++++ TEXTE

Début février, la nuit, quelles que soient les conditions météo. 100 % dans les bois et chemins, étroits, boueux, glissants, froids. Et encore ne nous plaignons pas, ils ont capturé les loups et les ours. Quoique à l’arrivée on ressemble plus à des ours qu’à des affiches publicitaires des célèbres marques de sport.
Je suis un PPH (Passera Pas l’Hiver), je suis aussi V3H en fin de contrat, j’ai adopté pour devise « Finir et pas le dernier ». Jusqu’à présent et même hier j’ai respecté ce contrat.
Cette affaire était prometteuse. Le temps est maussade depuis un mois et presque tout le temps pluvieux depuis une semaine. Il ne neige pas, il ne gèle pas, heureusement, mais nous craignons le pire, mon fils et moi, surtout relativement à la buse et à deux ou trois endroits de la Nébuleuse que nous connaissons maintenant bien. Nicolas a couru 5 fois le Forest dont 4 fois la Nébuleuse et 1 fois la Supernova et moi j’ai concouru aux 3 dernières éditions du 25 km. Il m’accompagne quoiqu’il lui en coûte parfois de ne pouvoir se donner à fond comme il le souhaiterait. Je lui suis reconnaissant de courir avec moi.

++++++++

TRAVAIL DEMANDÉ:
1) Relevez tous les adjectifs qui qualifient les bois et chemins dans le récit de course nocturne.
2) Prolongez le récit de course nocturne à partir de sa dernière phrase.
La liste qui suit constitue un matériau indépendant du récit de course nocturne.

++++ DONNÉES EXTRAITES

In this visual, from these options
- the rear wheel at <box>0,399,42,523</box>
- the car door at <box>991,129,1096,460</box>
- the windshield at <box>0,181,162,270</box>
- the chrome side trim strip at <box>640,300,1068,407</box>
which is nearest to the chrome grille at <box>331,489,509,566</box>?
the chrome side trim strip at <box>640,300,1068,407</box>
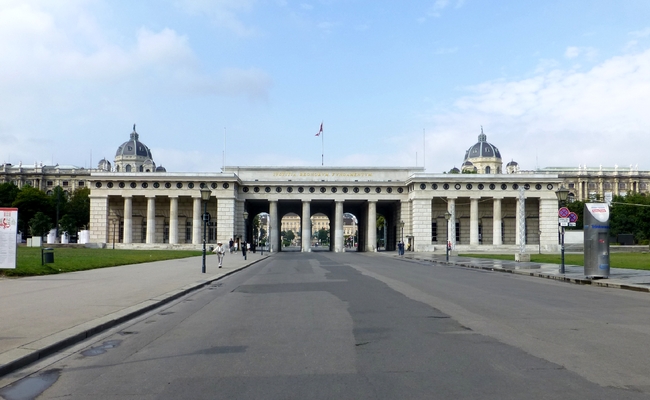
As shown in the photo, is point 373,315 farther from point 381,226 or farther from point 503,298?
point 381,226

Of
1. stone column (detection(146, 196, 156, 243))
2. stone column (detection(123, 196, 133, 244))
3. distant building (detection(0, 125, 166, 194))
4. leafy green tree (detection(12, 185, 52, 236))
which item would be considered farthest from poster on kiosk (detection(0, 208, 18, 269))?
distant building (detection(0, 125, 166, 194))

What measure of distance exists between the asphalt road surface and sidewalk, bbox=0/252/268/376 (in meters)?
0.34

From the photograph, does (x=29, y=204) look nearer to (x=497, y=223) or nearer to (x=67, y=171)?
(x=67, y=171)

++++++++
++++ DONNÉES EXTRAITES

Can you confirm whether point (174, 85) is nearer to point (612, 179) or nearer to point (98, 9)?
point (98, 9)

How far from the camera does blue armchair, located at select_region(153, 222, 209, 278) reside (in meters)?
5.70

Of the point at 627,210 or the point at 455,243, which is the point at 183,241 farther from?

++++++++
++++ DONNÉES EXTRAITES

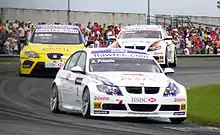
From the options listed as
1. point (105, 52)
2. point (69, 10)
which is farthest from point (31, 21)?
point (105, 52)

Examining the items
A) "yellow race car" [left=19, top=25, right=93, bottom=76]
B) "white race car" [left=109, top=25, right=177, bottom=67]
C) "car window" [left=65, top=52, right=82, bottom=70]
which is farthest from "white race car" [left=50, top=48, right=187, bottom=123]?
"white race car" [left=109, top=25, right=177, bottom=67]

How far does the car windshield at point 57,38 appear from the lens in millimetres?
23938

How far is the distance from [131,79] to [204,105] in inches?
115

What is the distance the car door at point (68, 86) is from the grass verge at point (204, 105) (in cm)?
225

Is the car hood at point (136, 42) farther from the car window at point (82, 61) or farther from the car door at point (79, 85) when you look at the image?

++++++++

CORRIGÉ DE L'EXERCICE:
1) étroits, boueux, glissants, froids

2)
Quand nous entrons dans la halle de Lévignac sur Save à 18 heures l’ambiance est déjà à son comble. Il fait chaud, les coureurs sont au coude à coude, les organisateurs sont sollicités au maximum pour délivrer les dossards. La musique est tonitruante et l’animateur tente de couvrir le brouhaha par des instructions concernant les diverses courses. Nous prenons nos dossards, tee-shirt et barres vitaminées et repartons nous changer dans notre véhicule garé à 300 mètres. A 18 heures 30 nous sommes de retour harnachés de pied en cap. Très vite nous sommes dirigés vers le sas d’embarquement où nos puces électroniques sont scannées et où nous existons enfin dans notre état de coureurs masos.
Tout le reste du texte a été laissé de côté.